* **Tasks to complete**
1. In the passage on gauge swatches, what is the simplest definition of gauge?
2. Continue the passage on gauge swatches from its final sentence.

Monday, May 24, 2010

Gauge Swatch

Gauge, with or without the word swatch attached, is one of ‘those’ terms. I’ve heard knitters say the words as though they were spelled with four letters, and seen them written as ‘g*&#e’ or ‘s@#$%h’ more times than one. Every single knitter has an opinion about swatching, and they’ll defend those opinions with the same fervor they bring to the questions of needle material or continental vs. English vs. combined knitting styles. I’ve called swatching a necessary evil myself in my earlier days as a knitter.

But experience is a great (if painful) teacher, and the longer I knit, the more I find that much-maligned gauge swatch an incredibly useful tool. So let’s take a look at what gauge actually is, and what purposes that swatch can serve. I may even change a mind or two along the way…

Put in the simplest terms, gauge is the number of rows and stitches in any given inch of knitted fabric. That’s perhaps too general, especially given the wide variance between the number of stitches even the same knitter will have in different stitch patterns. But that’s the definition. So what use is it? Well, you can’t knit something to a specific size if you don’t know those numbers for that yarn and needle and stitch pattern.

Now, what makes a useful gauge swatch for a given project? That’s where the definition begins to narrow and the swatch itself becomes a very useful knitting tool.

A useful gauge swatch will show the number of stitches per inch in a particular pattern stitch – the stitch you plan to use for this specific project. A useful gauge swatch will also be knitted in the same fashion as you plan to knit your project.

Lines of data

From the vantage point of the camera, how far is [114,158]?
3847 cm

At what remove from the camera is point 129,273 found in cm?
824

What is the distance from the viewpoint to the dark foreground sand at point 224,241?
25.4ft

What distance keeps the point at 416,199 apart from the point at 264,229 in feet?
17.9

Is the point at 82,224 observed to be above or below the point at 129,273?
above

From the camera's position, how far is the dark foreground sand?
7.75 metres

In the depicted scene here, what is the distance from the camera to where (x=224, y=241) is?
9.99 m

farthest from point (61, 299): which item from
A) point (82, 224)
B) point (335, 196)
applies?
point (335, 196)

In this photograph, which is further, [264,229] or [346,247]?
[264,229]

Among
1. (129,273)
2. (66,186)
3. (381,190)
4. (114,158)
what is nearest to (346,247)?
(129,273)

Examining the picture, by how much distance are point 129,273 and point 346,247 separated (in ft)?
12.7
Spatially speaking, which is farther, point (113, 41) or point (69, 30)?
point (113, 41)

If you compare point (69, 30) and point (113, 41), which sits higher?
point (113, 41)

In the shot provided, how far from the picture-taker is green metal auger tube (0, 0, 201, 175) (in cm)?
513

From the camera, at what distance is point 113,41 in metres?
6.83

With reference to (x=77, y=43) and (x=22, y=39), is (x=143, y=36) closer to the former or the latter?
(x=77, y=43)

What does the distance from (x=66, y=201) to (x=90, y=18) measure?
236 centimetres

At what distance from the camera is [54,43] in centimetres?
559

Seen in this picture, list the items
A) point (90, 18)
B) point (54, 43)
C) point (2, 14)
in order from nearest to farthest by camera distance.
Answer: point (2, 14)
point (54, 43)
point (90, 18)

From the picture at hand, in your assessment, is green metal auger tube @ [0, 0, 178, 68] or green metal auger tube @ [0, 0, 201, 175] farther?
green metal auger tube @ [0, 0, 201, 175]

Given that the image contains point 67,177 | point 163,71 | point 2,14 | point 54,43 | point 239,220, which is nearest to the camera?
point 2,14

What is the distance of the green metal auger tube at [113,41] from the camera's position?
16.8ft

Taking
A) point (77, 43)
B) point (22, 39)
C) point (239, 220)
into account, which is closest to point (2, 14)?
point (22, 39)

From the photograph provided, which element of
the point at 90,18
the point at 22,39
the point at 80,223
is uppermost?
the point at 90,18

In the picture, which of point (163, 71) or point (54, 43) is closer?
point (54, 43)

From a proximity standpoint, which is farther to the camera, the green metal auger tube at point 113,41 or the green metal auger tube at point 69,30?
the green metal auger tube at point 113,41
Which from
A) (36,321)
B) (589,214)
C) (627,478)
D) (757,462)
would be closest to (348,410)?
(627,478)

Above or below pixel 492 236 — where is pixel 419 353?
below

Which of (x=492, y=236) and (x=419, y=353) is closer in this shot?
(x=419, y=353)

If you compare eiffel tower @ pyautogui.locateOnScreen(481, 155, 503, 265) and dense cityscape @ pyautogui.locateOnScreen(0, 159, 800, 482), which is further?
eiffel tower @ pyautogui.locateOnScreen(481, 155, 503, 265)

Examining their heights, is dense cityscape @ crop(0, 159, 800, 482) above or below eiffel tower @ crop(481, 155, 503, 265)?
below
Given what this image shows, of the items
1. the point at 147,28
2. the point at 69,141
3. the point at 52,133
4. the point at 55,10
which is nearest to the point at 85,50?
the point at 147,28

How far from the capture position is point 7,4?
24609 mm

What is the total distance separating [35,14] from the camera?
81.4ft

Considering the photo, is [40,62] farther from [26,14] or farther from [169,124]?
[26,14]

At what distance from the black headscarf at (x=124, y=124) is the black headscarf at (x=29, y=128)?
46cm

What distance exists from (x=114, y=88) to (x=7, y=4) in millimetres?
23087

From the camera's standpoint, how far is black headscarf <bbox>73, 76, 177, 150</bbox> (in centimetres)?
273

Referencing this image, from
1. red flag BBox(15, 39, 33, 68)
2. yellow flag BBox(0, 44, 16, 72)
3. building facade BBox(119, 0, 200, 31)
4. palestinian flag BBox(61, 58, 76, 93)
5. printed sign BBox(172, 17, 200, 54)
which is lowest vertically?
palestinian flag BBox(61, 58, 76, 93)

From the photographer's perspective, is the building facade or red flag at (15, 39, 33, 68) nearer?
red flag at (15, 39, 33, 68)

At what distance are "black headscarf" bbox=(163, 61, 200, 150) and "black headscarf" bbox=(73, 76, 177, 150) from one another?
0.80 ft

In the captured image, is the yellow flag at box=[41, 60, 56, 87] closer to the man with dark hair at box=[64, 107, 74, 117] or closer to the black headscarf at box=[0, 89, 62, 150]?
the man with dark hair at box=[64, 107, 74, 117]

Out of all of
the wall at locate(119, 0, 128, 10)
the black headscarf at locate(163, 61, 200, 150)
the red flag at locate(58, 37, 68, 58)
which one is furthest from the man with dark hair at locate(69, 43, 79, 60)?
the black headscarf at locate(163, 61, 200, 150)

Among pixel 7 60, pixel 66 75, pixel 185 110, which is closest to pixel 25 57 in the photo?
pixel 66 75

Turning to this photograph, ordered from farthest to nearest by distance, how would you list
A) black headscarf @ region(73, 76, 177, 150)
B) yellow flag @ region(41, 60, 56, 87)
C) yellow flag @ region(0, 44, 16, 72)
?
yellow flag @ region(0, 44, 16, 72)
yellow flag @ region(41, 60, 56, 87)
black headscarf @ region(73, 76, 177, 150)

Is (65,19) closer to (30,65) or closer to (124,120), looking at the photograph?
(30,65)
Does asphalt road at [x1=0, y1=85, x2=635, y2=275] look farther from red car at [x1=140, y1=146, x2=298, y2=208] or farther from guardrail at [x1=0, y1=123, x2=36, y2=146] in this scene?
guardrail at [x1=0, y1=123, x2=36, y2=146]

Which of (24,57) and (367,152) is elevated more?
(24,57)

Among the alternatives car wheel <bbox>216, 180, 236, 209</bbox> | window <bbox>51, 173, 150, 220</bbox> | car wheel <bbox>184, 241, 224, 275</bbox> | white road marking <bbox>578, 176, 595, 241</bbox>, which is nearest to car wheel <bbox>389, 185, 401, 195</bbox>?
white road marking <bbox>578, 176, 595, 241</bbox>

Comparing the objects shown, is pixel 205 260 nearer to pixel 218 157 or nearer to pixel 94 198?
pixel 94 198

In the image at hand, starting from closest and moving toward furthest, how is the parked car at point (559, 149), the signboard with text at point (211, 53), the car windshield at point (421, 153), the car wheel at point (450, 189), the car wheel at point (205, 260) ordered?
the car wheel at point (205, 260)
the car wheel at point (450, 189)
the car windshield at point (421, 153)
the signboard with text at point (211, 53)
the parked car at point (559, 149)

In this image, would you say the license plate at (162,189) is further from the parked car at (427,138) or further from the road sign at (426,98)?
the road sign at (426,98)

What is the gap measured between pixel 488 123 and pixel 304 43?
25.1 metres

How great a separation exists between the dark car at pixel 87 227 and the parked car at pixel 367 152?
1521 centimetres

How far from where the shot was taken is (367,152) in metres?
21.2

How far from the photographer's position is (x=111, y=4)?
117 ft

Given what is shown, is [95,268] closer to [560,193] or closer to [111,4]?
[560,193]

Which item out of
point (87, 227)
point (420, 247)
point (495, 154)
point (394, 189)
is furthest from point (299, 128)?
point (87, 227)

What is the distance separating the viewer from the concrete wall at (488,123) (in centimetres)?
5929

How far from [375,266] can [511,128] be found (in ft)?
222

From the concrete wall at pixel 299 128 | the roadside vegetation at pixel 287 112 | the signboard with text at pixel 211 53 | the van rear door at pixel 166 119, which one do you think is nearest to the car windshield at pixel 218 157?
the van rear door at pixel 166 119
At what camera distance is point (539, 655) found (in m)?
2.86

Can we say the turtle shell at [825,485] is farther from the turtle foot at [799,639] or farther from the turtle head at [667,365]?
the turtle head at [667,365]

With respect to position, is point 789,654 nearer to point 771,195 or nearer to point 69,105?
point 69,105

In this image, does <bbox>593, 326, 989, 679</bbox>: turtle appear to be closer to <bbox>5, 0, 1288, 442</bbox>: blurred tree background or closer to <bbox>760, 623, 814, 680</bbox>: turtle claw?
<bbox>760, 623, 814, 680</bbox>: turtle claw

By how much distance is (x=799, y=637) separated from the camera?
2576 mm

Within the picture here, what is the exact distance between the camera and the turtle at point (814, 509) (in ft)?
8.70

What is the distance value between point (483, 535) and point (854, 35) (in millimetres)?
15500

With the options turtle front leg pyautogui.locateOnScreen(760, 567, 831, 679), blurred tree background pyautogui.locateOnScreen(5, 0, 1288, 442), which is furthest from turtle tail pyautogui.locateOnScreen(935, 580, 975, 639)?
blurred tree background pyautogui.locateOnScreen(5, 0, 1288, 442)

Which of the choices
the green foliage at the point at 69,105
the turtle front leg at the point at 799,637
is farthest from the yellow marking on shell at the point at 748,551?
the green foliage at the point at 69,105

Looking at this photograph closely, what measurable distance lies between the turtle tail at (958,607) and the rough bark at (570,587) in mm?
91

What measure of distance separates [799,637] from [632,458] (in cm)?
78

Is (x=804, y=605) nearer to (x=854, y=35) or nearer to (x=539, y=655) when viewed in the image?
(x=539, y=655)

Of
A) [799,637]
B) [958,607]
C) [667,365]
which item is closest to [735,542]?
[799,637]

* **Answers to the problems**
1. Gauge is the number of rows and stitches in any given inch of knitted fabric.

2.
Huh? A knitter’s gauge over a given pattern stitch (even plain old stockinette) may vary as much as 1-3 stitches per inch, depending on whether they’re knitting flat or in the round. So if you plan to knit your project in the round, knit your swatch in the round; if you’re knitting flat, knit your swatch flat. In order to keep from having to do a 24-inch around gauge swatch on a circular needle, magic loop is a life-saver. It’s a simple technique – add it to your repertoire!

Another point to consider for a useful gauge swatch: use exactly the same needles you’ll use for the project itself. If you do your swatch on bamboo DPN needles and the project on metal circular needles, your gauge may change, even with the same yarn from the same skein.

It should go without saying that you’ll use the same yarn for your swatch that you plan to use for the project – but I’ll say it, anyway. One worsted wool yarn isn’t always identical to another; yardages per pound can vary from as little as 5 to as much as 300 or more! And differences between fibers can make for even greater variation in the numbers. 50 grams of cotton will generally have fewer yards than 50 grams of wool, even though both may be worsted weight.

One more consideration: knitted fabric changes after it’s washed and dried. This is true of any fiber or combination of fibers. Some fibers bloom, some stretch, some shrink, some remain exactly the same. But you won’t know which your particular combination of yarn and needles will do until you wash and dry the swatch!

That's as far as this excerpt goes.